Dataset verification ensures that each task's Docker image builds correctly and passes all validation checks.

Task structure

Each task lives in dataset/formulacode_verified/<owner_repo>/<sha>/ with:

  • A multi-stage Dockerfile
  • Shell build scripts (docker_build_pkg.sh, docker_build_run.sh)
  • Validation scripts

Verification loop

The iterative debugging workflow:

# Run verification for a specific task
python dataset/verify.py --task dataset/formulacode_verified/<owner_repo>/<sha>

# Check failure.json for errors
# Edit docker_build_pkg.sh and/or docker_build_run.sh
# Rerun until verification_success.json appears

Important

Only modify docker_build_pkg.sh and docker_build_run.sh during verification fixes.
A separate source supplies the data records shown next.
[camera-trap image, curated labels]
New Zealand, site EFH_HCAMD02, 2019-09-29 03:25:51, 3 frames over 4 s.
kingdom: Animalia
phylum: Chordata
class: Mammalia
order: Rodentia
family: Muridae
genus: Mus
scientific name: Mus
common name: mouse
Do not edit the Dockerfile or other scripts.

Preflight check

Before running verification, confirm your environment is properly configured:

python -m datasmith.preflight

This checks:

Check What it validates
Environment SUPABASE_URL, SUPABASE_KEY, GH_TOKENS, HF_TOKEN
Supabase Database connection
Docker Docker daemon is running
GitHub API access and remaining rate limit

Programmatic verification

Use verifiers directly in Python:

from datasmith.docker import MultiObjVerifier, SmokeVerifier, ProfileVerifier

verifier = MultiObjVerifier(verifiers=[
    SmokeVerifier("pandas"),
    ProfileVerifier(timeout=300),
])

result = verifier.verify("formulacode/pandas-dev-pandas:16222")
print(result.ok)        # True/False
print(result.stderr)    # Error output if failed
print(result.duration_s)  # Time taken